Rose Auslander


Rose Auslander lives on Cape Cod. Obsessed with water, she is the author of the book Wild Water Child, the chapbooks Folding Water, Hints, and The Dolphin in the Gowanus, and poems in the Berkeley Poetry Review, RHINO, Rumble Fish, Tinderbox, and Tupelo Quarterly. She earned her MFA in Poetry at Warren Wilson.

Photo credit: Liz Hanellin

Praise the wind in your face, the hill rising before you

Praise the rain as it stings your eyes, good morning, praise every puddle & each truck splashing you, wave to the tide going out as you reach the harbor, the off-season boats drifting, cheating on their moorings & the green-blue water curdling around them, praise the ticks in the wet grass, reverently keep them from your legs, praise your ankles for healing & your knees for not hurting today, yes, thank your mother for those weak ankles & your father for the troubled knees, thank your brother who used to flick the ticks in the grass at you, who praised the wind as it blew you back downhill, bless the boat your father was always going to get next year & the faith you always hoped to feel, bless all you never did & probably won’t do, good morning, thank the early shadows for letting you sail on that boat that doesn’t exist, thank all that never was, praise all that disappears.

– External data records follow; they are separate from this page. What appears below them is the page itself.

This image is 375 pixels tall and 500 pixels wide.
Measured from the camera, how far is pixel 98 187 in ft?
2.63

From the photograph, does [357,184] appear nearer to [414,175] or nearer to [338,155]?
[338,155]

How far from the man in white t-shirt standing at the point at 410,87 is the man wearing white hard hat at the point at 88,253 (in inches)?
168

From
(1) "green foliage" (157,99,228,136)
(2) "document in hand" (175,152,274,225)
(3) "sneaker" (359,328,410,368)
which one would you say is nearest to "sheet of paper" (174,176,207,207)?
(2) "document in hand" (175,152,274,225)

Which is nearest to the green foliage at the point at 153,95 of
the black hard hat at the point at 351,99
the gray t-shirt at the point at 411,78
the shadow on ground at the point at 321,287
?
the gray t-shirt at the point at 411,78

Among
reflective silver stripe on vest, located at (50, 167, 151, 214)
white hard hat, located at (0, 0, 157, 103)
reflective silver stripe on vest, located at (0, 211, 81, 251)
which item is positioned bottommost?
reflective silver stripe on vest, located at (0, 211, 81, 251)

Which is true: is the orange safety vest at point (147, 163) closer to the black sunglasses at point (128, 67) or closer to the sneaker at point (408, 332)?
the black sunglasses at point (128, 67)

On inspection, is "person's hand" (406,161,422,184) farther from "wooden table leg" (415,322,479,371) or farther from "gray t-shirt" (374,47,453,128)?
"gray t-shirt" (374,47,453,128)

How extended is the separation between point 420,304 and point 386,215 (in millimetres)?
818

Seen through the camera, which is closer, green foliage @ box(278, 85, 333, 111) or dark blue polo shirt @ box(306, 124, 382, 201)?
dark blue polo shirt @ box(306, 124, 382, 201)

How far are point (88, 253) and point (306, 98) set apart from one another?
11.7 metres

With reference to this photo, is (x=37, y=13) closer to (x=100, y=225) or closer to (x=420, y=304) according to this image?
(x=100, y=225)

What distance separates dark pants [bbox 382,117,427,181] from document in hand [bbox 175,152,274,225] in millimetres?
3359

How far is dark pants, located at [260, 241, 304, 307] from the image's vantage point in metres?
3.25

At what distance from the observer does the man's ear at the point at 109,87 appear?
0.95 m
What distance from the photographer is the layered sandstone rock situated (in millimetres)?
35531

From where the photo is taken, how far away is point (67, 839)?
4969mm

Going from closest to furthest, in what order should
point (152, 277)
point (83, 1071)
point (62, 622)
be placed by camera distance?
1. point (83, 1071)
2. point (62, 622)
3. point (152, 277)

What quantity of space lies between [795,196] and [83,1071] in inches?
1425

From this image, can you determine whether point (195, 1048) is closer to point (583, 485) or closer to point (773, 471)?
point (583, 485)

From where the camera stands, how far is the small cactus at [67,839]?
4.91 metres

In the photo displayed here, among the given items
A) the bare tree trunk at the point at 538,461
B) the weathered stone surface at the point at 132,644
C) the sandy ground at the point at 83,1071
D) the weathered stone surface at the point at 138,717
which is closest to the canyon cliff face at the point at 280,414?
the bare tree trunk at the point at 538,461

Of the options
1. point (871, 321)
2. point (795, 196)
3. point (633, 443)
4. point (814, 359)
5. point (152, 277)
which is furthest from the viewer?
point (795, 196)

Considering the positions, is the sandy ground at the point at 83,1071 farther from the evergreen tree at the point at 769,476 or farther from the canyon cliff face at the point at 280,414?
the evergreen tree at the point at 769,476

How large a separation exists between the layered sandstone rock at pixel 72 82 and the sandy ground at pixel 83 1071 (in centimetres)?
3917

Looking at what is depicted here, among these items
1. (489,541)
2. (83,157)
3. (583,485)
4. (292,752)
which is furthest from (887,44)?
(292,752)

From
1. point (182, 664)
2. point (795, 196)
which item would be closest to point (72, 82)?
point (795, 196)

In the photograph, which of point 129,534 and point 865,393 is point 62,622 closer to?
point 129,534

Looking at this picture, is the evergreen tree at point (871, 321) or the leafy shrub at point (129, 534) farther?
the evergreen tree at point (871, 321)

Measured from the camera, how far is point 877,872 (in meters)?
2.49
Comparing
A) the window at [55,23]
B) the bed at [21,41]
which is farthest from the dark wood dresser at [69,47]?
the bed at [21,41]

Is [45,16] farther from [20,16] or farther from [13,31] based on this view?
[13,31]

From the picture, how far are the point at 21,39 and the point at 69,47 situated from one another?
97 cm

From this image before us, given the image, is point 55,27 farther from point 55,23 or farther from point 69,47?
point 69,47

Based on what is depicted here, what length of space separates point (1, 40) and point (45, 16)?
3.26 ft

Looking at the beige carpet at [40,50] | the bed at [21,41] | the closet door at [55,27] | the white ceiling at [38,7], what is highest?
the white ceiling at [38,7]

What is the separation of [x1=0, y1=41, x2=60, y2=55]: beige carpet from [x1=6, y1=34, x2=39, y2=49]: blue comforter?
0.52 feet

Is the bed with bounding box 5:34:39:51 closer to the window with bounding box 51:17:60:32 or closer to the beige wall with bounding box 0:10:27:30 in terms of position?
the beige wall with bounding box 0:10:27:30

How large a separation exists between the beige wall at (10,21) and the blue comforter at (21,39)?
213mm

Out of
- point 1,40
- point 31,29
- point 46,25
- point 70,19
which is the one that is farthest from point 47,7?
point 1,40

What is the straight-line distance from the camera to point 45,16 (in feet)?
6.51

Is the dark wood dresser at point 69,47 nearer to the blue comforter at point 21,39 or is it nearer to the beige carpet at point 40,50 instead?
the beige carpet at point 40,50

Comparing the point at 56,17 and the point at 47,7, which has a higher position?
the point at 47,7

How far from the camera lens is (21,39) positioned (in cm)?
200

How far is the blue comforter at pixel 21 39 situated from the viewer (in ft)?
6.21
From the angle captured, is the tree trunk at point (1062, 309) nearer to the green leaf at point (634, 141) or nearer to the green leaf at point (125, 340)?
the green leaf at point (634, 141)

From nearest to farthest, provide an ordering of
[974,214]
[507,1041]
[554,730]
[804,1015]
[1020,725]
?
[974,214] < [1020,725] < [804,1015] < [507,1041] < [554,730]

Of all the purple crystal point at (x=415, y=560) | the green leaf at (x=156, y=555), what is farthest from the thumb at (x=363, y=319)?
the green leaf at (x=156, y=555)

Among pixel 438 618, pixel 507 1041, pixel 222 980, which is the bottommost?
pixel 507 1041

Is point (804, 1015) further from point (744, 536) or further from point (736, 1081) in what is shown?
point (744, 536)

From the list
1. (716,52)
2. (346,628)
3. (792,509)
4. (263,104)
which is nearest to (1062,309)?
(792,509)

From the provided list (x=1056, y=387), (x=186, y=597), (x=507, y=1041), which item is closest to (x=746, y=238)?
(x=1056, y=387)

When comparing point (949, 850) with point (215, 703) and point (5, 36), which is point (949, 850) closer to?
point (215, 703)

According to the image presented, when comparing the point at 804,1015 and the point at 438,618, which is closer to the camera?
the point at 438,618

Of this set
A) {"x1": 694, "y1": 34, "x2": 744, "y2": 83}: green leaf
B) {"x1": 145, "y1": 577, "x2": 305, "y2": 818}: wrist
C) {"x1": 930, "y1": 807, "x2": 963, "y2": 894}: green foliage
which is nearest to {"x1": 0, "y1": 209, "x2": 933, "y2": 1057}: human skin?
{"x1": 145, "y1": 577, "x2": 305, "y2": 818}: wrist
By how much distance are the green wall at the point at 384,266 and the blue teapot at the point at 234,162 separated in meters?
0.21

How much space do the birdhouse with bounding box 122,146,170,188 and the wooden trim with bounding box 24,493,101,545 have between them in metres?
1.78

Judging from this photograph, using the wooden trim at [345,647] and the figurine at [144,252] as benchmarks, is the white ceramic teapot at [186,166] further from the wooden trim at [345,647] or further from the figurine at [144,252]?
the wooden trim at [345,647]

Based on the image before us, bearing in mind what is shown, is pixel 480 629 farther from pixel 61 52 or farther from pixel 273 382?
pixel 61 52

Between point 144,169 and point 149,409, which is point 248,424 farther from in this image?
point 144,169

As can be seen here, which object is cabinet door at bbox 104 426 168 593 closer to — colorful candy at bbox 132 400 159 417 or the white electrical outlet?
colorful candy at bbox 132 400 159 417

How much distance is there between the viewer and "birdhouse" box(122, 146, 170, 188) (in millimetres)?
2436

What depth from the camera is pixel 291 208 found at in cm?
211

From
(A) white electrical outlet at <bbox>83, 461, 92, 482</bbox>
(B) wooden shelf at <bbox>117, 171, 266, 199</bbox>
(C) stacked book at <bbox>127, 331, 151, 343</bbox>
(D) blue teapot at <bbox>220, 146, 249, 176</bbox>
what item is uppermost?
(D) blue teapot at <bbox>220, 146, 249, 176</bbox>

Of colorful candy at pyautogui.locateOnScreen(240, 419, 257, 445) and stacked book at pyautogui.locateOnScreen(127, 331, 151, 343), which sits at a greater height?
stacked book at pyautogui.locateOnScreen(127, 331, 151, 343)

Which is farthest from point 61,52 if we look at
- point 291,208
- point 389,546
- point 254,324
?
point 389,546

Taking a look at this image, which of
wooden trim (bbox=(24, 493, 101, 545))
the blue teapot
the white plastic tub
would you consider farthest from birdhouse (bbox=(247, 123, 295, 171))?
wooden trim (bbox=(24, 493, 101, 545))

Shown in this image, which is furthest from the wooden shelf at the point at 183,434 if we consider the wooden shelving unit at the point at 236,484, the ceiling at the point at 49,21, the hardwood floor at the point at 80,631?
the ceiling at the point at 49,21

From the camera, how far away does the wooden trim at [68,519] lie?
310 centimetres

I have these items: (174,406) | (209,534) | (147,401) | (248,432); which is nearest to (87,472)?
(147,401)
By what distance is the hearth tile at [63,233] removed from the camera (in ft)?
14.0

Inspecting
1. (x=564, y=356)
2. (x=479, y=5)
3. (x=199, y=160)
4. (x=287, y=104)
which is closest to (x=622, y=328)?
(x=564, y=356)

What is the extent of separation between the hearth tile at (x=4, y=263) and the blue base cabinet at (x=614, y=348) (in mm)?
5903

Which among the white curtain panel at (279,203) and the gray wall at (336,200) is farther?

After some two years of pandemic on top of everything we’ve done to the earth & to each other, my poems have been a little . . . sad. A long-suffering friend said maybe try for something happier & (coincidentally?) a prompt suggested a praise poem. Now, I’m not someone to go about shouting praises. Maybe back when I fell in love for the first time . . . though honestly, I remember telling my new love I’d never been so unhappy in my life. So how was I to go showering praises now, while I’m still grieving for a dear friend and my mother is in hospice? All I’ve been able to do is to pull on my Hoka One One’s and run. Which can bring a kind of painful catharsis, possibly worthy of praise. So I decided to try running into a poem praising all that burdens me, all I’ve lost & no doubt will lose. Strangely, it’s helped ease the hurt, at least a little. I hope it brings some comfort to you, too.